Wednesday, March 25, 2015

Good Customer Surveys are Money-in-the-Bank




Being in the customer experience management (CXM) space over the last seven plus years. And, in customer facing roles for a lot longer than that, I've seen first hand how customer feedback can impact businesses in hugely positive ways. At the same time, I see how customer feedback is often mis-used, or worse, goes unused at all. So, I thought I'd post something about the many ways that customer feedback can mean money for businesses.  Here's five examples...

  1. The customer relationship survey. I constantly read about how companies are de-emphasizing their customer surveys because of low response rates, non-actionable data or other problems.  What I know, from long experience, to be true is that customer relationship surveys are hugely valuable. Consider the math. If you have ten thousand customers, a 10% churn rate, a 25% recovery rate and an average revenue of $1,000 per customer you lose a million dollars of business yearly, and get a quarter of it back after working for it again.  If you can cut that by a third, its an over three hundred thousand dollar "gain" to the company, and its less effort / investment put into account recovery afterward. Needless to say, you need less new customers to get back to even and if you get the same number you are up. Customer surveys provide the indicators and insight you need to reduce customer churn before it happens.
  2. The customer relationship survey redux. Companies invest lots of money in developing testimonials.
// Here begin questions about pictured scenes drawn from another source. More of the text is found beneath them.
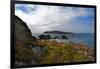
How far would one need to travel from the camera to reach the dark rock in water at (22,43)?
240cm

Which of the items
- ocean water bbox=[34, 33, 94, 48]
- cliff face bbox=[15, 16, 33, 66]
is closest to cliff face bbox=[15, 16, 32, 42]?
cliff face bbox=[15, 16, 33, 66]

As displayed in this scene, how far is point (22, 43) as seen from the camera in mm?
2426

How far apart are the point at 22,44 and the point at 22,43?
12 millimetres

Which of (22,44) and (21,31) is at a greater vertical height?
(21,31)

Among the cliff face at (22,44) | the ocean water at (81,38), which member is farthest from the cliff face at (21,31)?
the ocean water at (81,38)

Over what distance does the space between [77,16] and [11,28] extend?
87 cm

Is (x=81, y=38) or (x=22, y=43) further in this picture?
(x=81, y=38)

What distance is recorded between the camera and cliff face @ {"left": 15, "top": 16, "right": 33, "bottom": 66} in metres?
2.40

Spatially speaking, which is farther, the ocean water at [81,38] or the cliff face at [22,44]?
the ocean water at [81,38]

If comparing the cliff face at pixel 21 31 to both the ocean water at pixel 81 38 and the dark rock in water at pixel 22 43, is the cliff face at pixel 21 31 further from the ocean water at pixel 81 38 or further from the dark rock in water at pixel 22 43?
the ocean water at pixel 81 38

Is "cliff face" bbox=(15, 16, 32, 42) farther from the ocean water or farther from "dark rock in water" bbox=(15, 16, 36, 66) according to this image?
the ocean water

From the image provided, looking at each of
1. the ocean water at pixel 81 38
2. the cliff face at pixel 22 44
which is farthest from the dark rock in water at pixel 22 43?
the ocean water at pixel 81 38

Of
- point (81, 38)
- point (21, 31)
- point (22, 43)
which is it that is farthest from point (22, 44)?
point (81, 38)

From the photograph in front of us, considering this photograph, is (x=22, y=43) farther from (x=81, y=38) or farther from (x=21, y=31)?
(x=81, y=38)
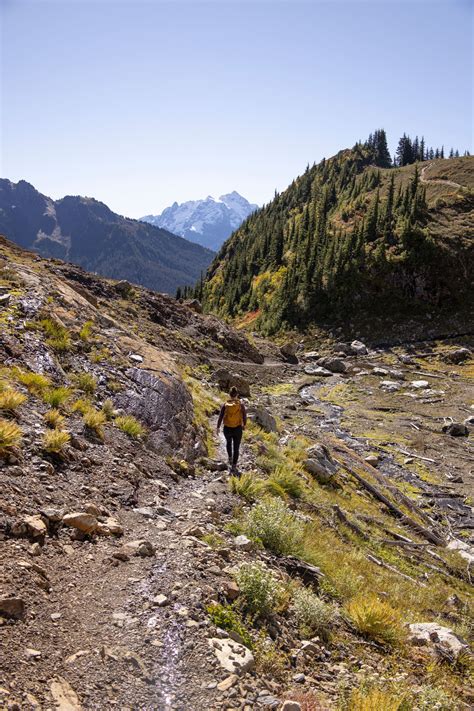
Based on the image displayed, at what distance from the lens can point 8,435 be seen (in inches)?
267

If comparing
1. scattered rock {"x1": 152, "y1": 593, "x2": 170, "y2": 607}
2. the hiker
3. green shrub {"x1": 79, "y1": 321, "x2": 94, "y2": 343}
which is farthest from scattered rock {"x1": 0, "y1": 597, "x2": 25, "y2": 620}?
green shrub {"x1": 79, "y1": 321, "x2": 94, "y2": 343}

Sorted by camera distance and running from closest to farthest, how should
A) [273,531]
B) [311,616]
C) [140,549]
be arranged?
1. [311,616]
2. [140,549]
3. [273,531]

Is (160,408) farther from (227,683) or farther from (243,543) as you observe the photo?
(227,683)

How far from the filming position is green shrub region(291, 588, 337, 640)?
5.70m

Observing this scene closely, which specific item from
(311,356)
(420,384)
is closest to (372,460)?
(420,384)

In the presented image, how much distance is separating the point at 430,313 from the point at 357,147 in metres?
91.4

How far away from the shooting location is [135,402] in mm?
11047

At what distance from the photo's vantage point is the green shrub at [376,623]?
20.2ft

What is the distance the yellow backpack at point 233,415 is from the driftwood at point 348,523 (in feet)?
11.3

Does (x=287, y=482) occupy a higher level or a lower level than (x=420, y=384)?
lower

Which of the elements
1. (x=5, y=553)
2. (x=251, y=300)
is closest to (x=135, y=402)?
(x=5, y=553)

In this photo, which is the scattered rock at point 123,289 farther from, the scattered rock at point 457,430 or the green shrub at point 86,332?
the scattered rock at point 457,430

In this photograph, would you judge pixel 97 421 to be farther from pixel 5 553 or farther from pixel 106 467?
pixel 5 553

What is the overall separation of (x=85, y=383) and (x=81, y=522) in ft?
15.1
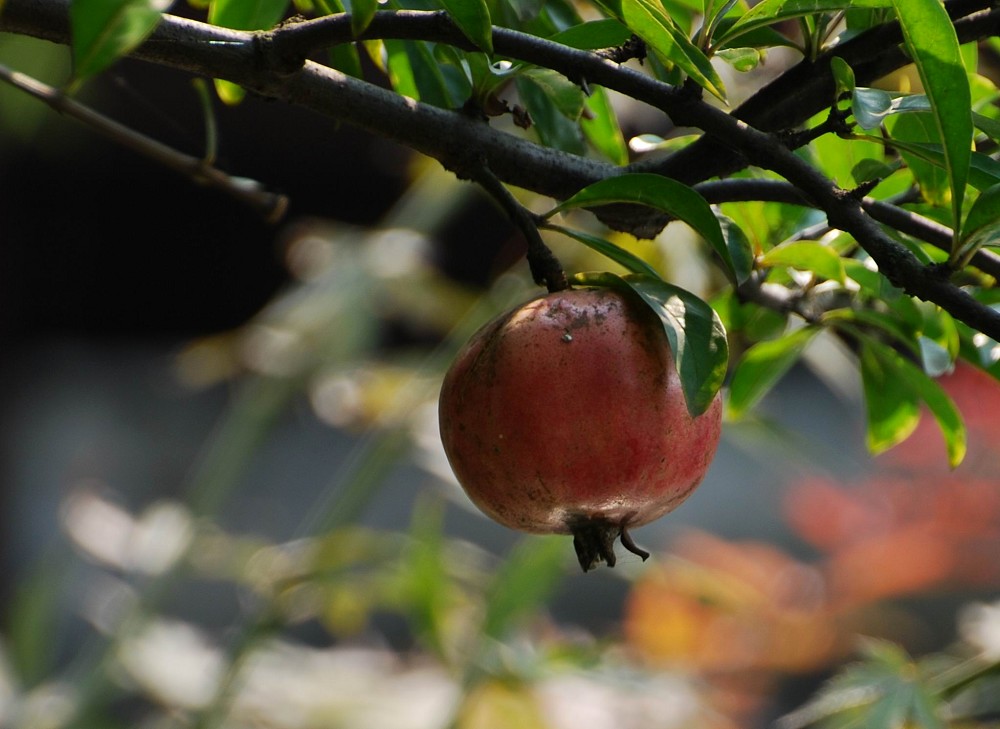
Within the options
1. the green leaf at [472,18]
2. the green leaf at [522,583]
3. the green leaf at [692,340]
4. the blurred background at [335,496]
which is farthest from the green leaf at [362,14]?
the green leaf at [522,583]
Smart companies just ask for feedback then take the words their customers write, feed them back to the customers along with a request to re-use the feedback in their marketing. Each instance becomes a virtually free testimonial.  With today's social media tools, its simple to automate feeds of positive, customer approved, feedback straight to your Facebook page, Website, Twitter feeds, etc...
  3. Sales lead qualification surveys. Companies today invest boatloads of money in in-bound lead generation. They then bombard the "leads" with marketing e-mails (LinkedIn lives off of this). The leads after a while will self select away from the company to avoid bombardment. But, the real problem is that they don't really know who truly is a lead and is worthy of nurturing. A simple survey "leads" what they think of their solutions and likelihood of buying at some future point would produce a much clearer picture of who really is a lead and who isn't. Cost of this? Very low. Business impact, very high as "leads" who self qualify are much better quality (as any semi-seasoned sales guy would tell you) than those who do not. The survey process has the additional benefit identifying leads as qualified before those leads would otherwise do so via a normal bombardment process.
  4. Prospect validation surveys.  As a sales manager I have found that sales reps can be opaque at times about their sales funnels. Often they truly do not know why a prospect isn't advancing through the funnel or that a lead hasn't yet defined themselves as an opportunity or that a prospect deep in the funnel in danger somehow. Surveys can provide give them (and you the manager) the insights they need to properly determine positioning in the funnel.  
  5. Product / Service value surveys. Product managers are constantly trying to determine what features, capabilities, add-ons, integrations or other "things" they can add to their company's products or services.  And, determine which things they do will help the product maximize value to the company. Surveys asking customers for product thoughts (i.e. problems, enhancement ideas, documentation improvements, etc....) are an easy way for this kind of data to be accumulated.  Getting product enhancement ideas early and constantly helps product managers keep products current or ahead of with market requirements. Products that stay consistently good relative to competition often have more loyal user bases and higher overall profitability - Money in the bank.
So how to do all this surveying without over surveying customers and reducing responses rates?  First off, don't create one big survey and send it to everyone. Segment your customer population, then survey the segments periodically as business needs dictate. For example, survey product users for product management - maybe yearly or twice yearly. Survey decision makers and recommenders for relationship quality 1x or 2x per year. Survey leads for qualification quarterly.  Survey prospects for prospect validation - once if in short sales cycle and twice or more if in a longer cycle.  

What else to do. Have a process for acting on all the feedback you get. Its important to ask for feedback. Its more important that when feedback comes in someone, somewhere in your company sees it and take an action on it. 

Surveying customers in the right ways, at the right times with the right actioning processes in place is Money-in-the-bank.